Task brief
Reproduce every caption in the listing below word for word, leaving out the pictures.

Exercise data
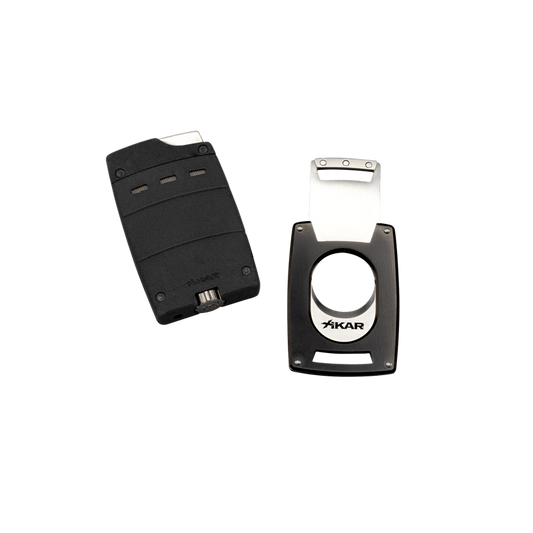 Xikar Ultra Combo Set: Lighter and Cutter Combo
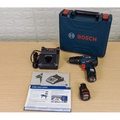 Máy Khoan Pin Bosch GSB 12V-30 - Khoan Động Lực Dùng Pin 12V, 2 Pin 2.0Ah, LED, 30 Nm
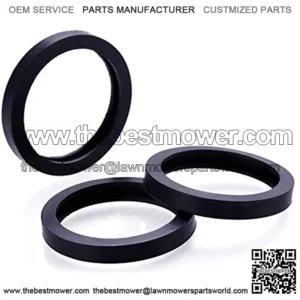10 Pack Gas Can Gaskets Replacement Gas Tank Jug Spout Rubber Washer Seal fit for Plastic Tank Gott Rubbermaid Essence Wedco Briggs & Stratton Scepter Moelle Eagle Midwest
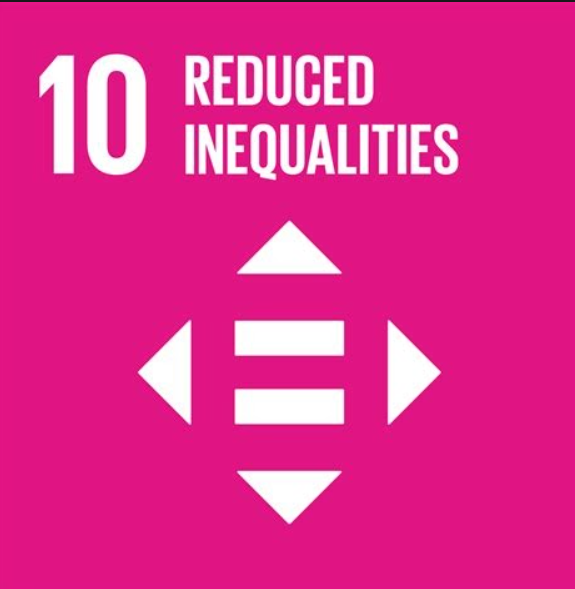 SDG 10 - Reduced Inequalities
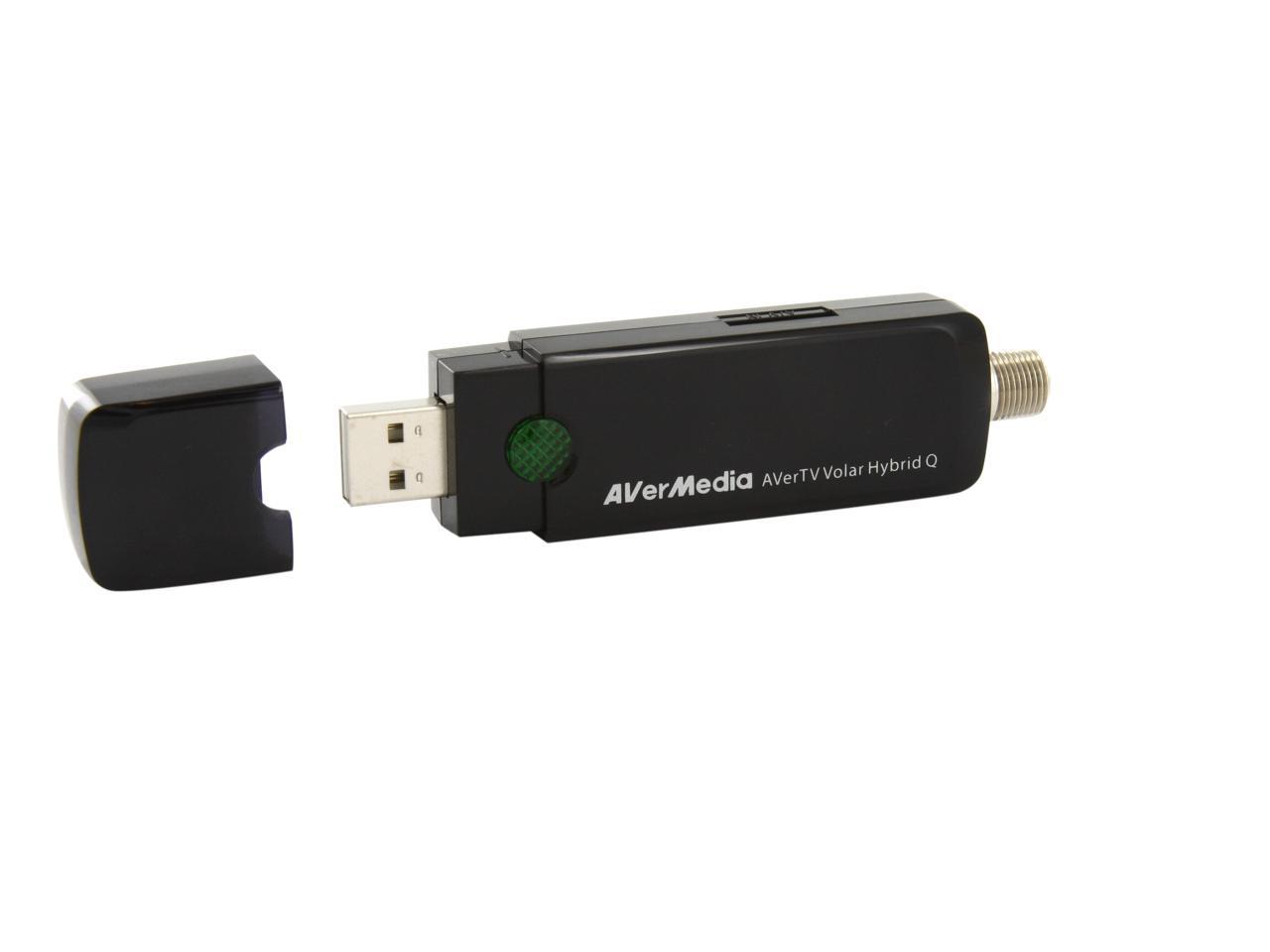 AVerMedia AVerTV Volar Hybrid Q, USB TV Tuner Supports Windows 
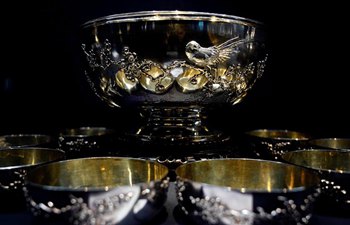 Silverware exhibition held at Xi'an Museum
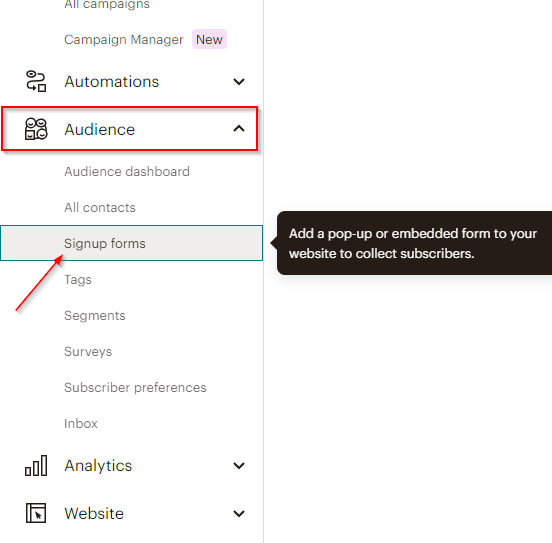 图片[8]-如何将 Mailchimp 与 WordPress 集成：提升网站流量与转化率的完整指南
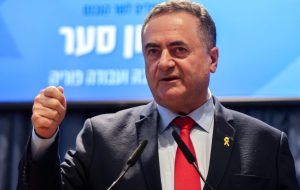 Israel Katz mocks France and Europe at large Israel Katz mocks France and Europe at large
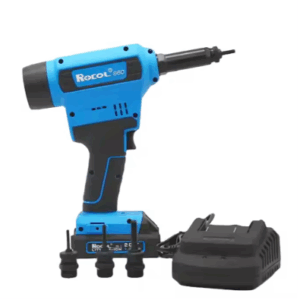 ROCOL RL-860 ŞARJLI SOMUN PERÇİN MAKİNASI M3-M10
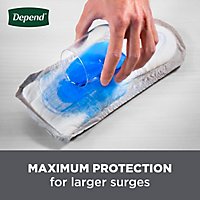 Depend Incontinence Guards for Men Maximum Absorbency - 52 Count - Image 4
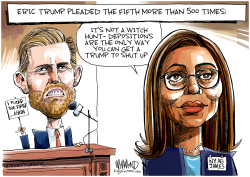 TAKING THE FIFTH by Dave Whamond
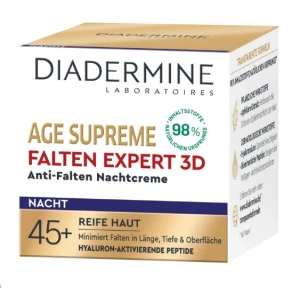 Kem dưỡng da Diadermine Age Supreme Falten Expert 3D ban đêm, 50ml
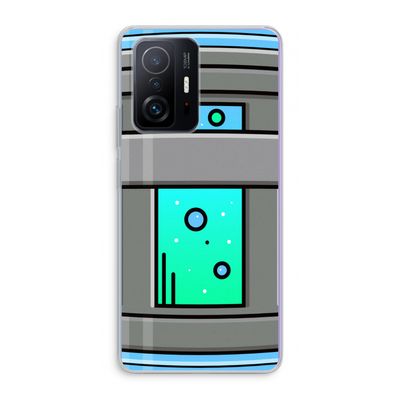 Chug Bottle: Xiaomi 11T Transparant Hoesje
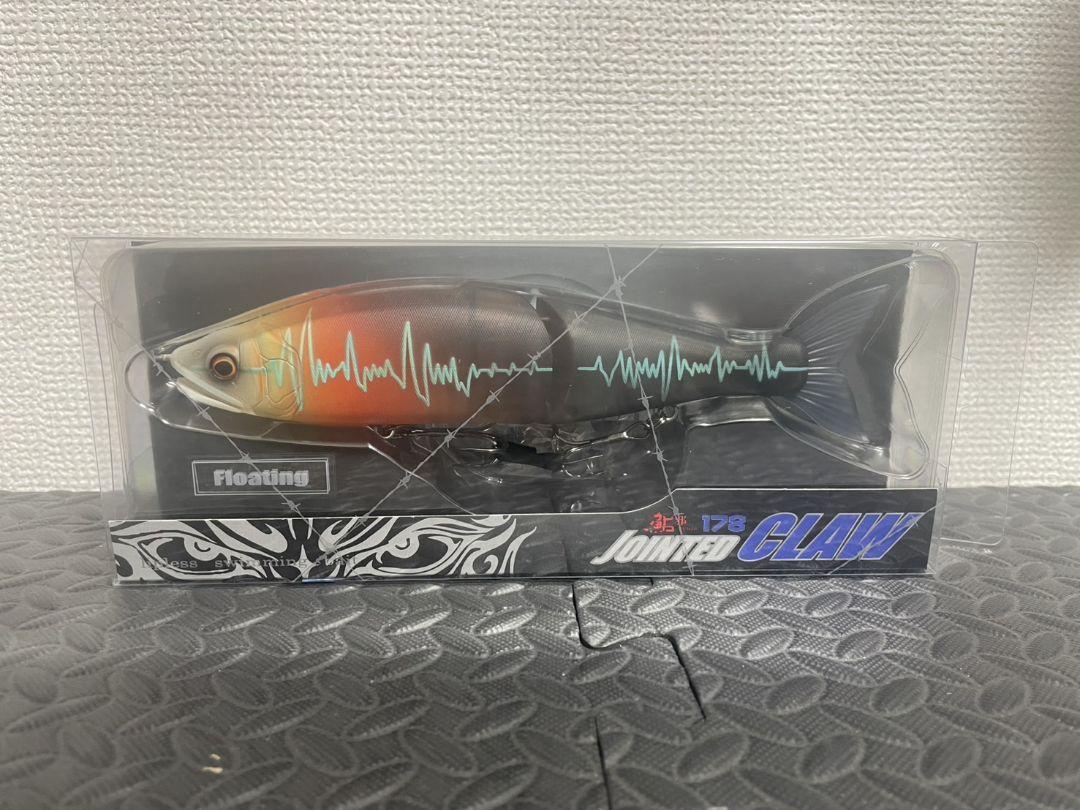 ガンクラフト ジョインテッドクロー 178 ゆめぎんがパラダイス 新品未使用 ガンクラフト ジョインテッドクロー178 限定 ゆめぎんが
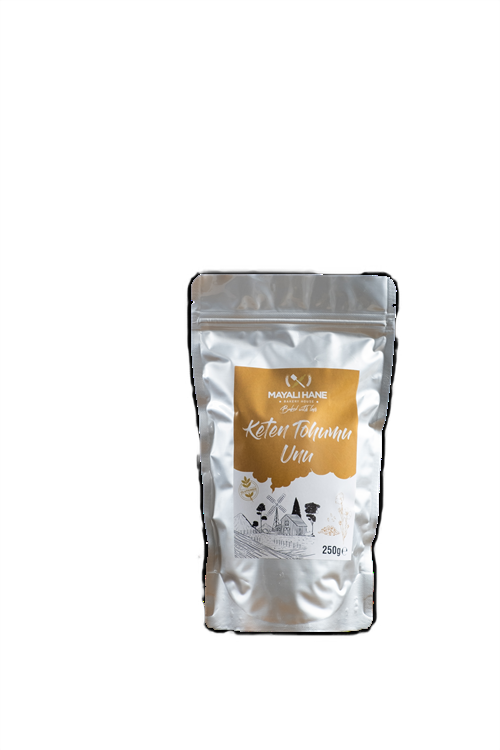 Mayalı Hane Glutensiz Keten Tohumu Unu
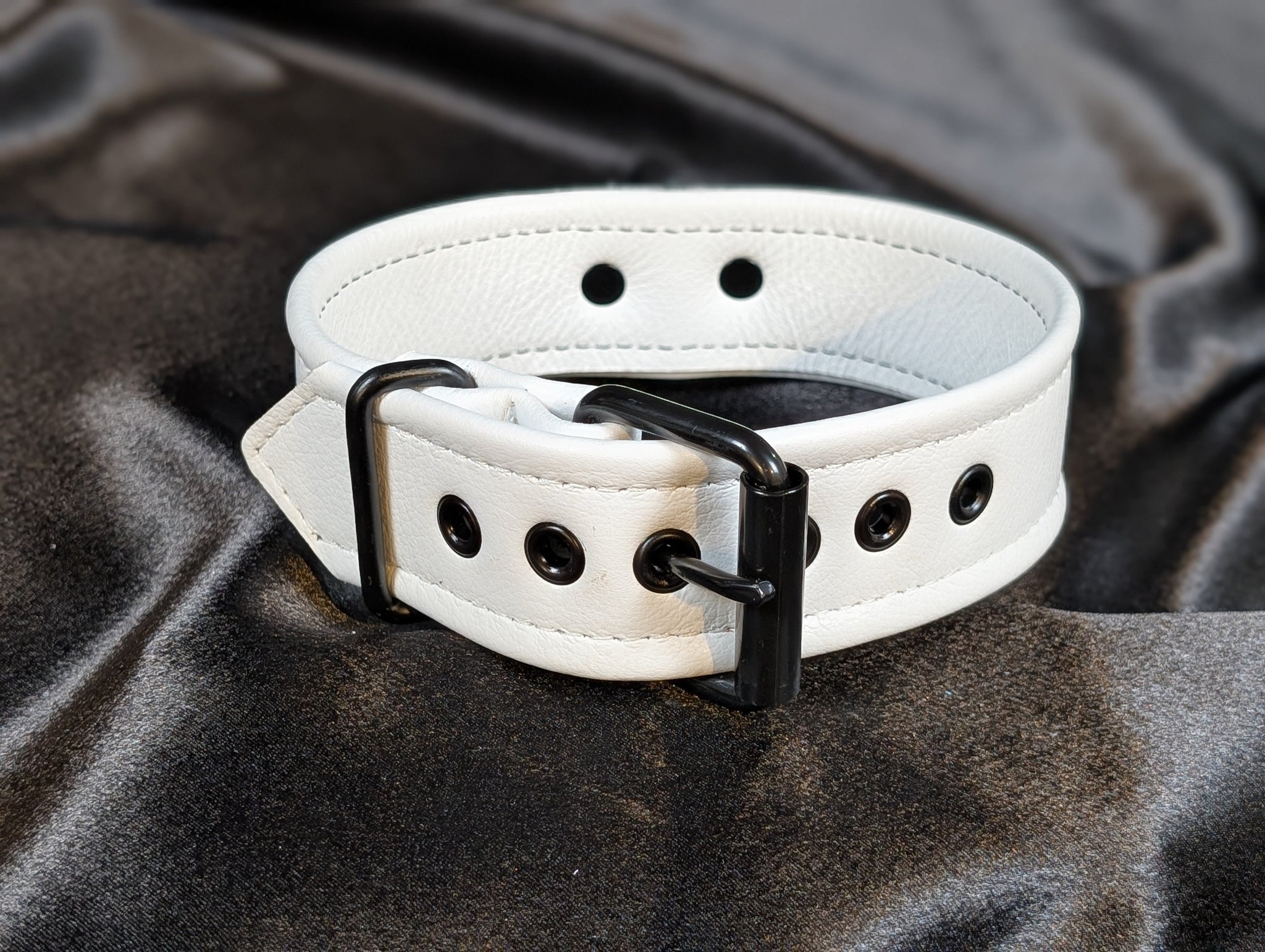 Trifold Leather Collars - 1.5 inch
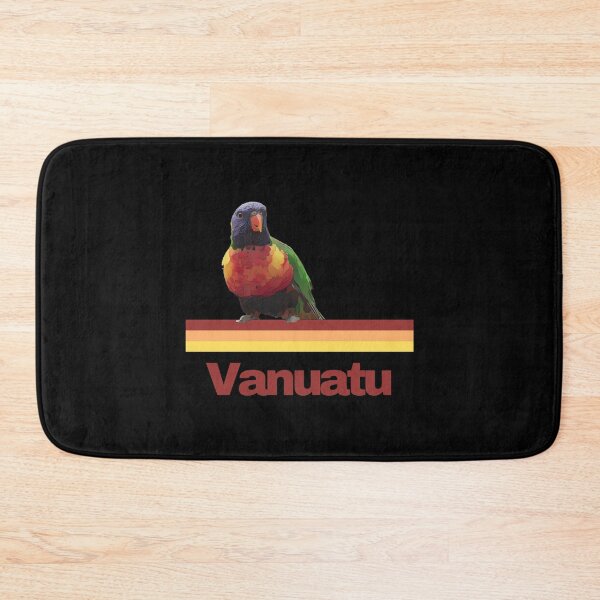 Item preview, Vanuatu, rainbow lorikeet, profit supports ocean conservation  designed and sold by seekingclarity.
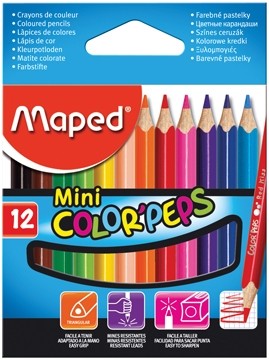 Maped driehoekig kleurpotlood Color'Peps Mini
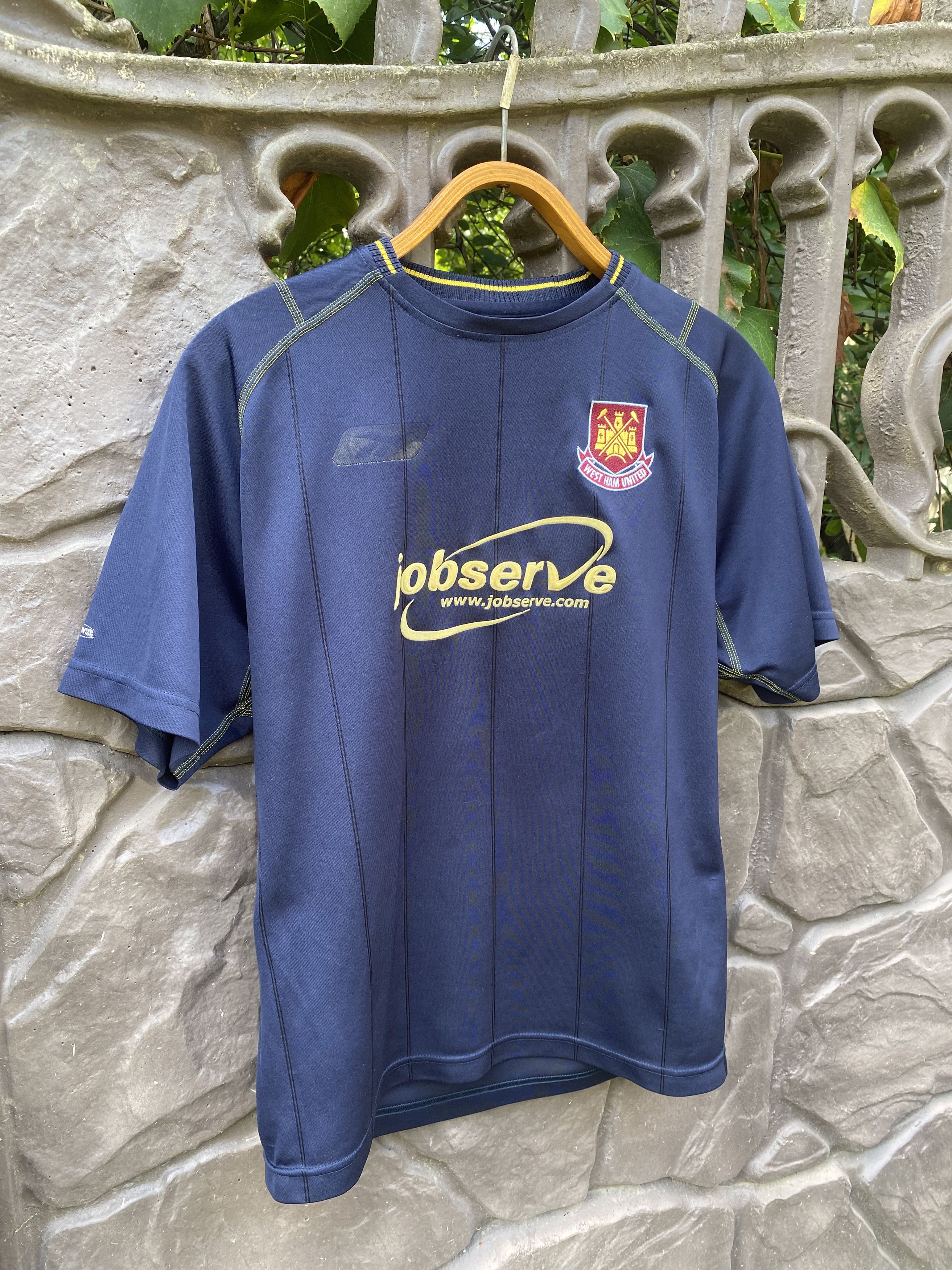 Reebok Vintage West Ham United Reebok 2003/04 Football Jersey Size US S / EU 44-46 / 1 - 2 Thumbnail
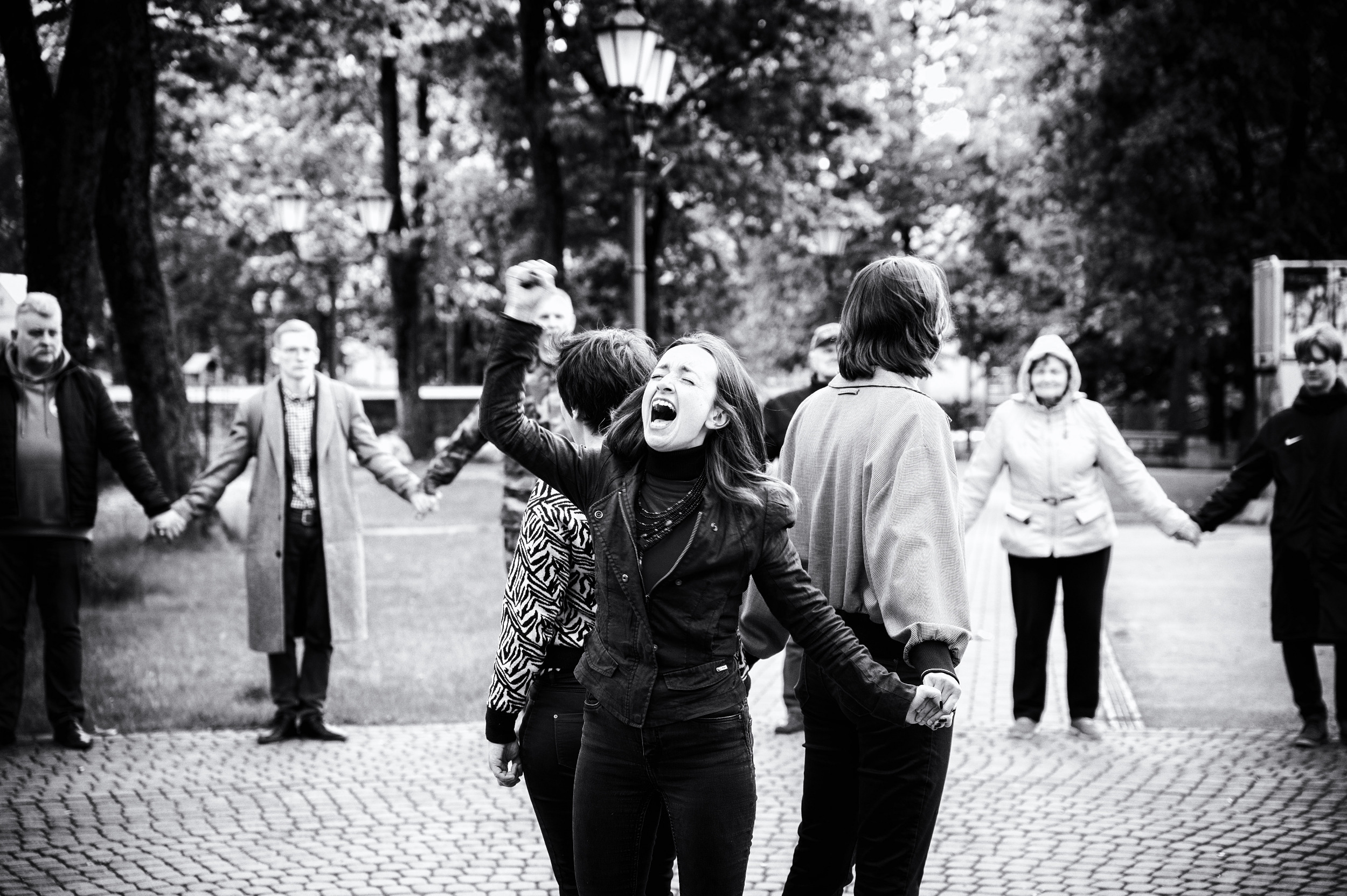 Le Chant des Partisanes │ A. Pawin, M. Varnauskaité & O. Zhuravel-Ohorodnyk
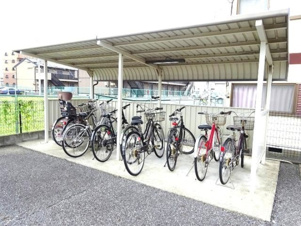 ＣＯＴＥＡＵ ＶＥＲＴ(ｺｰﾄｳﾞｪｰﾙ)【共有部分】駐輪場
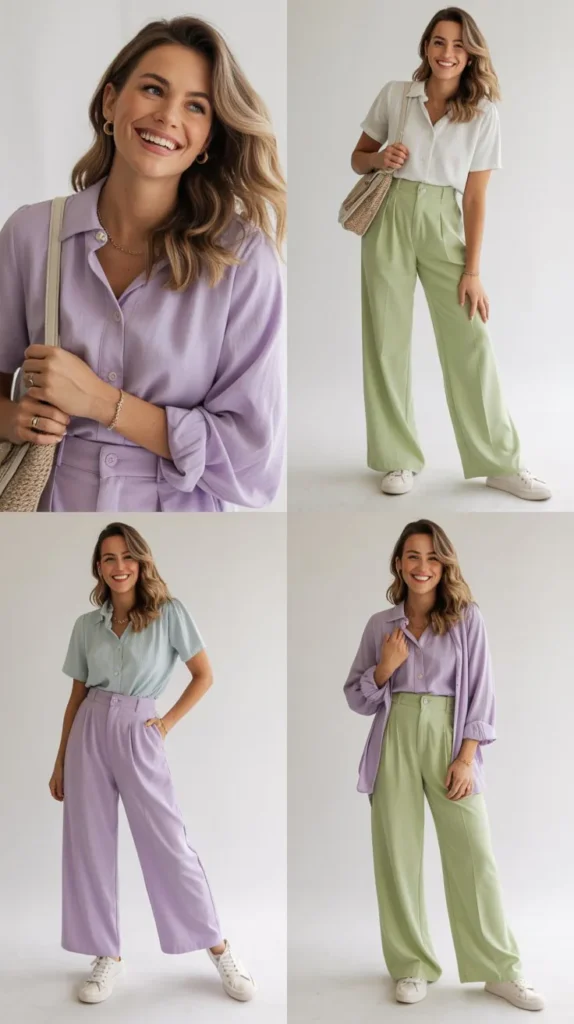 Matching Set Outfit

Reply
 Xikar Ultra Combo Set: Lighter and Cutter Combo
 Máy Khoan Pin Bosch GSB 12V-30 - Khoan Động Lực Dùng Pin 12V, 2 Pin 2.0Ah, LED, 30 Nm
10 Pack Gas Can Gaskets Replacement Gas Tank Jug Spout Rubber Washer Seal fit for Plastic Tank Gott Rubbermaid Essence Wedco Briggs & Stratton Scepter Moelle Eagle Midwest
 SDG 10 - Reduced Inequalities
 AVerMedia AVerTV Volar Hybrid Q, USB TV Tuner Supports Windows 
 Silverware exhibition held at Xi'an Museum
 图片[8]-如何将 Mailchimp 与 WordPress 集成：提升网站流量与转化率的完整指南
 Israel Katz mocks France and Europe at large Israel Katz mocks France and Europe at large
 ROCOL RL-860 ŞARJLI SOMUN PERÇİN MAKİNASI M3-M10
 Depend Incontinence Guards for Men Maximum Absorbency - 52 Count - Image 4
 TAKING THE FIFTH by Dave Whamond
 Kem dưỡng da Diadermine Age Supreme Falten Expert 3D ban đêm, 50ml
 Chug Bottle: Xiaomi 11T Transparant Hoesje
 ガンクラフト ジョインテッドクロー 178 ゆめぎんがパラダイス 新品未使用 ガンクラフト ジョインテッドクロー178 限定 ゆめぎんが
 Mayalı Hane Glutensiz Keten Tohumu Unu
 Trifold Leather Collars - 1.5 inch
 Item preview, Vanuatu, rainbow lorikeet, profit supports ocean conservation  designed and sold by seekingclarity.
 Maped driehoekig kleurpotlood Color'Peps Mini
 Reebok Vintage West Ham United Reebok 2003/04 Football Jersey Size US S / EU 44-46 / 1 - 2 Thumbnail
 Le Chant des Partisanes │ A. Pawin, M. Varnauskaité & O. Zhuravel-Ohorodnyk
 ＣＯＴＥＡＵ ＶＥＲＴ(ｺｰﾄｳﾞｪｰﾙ)【共有部分】駐輪場
 Matching Set Outfit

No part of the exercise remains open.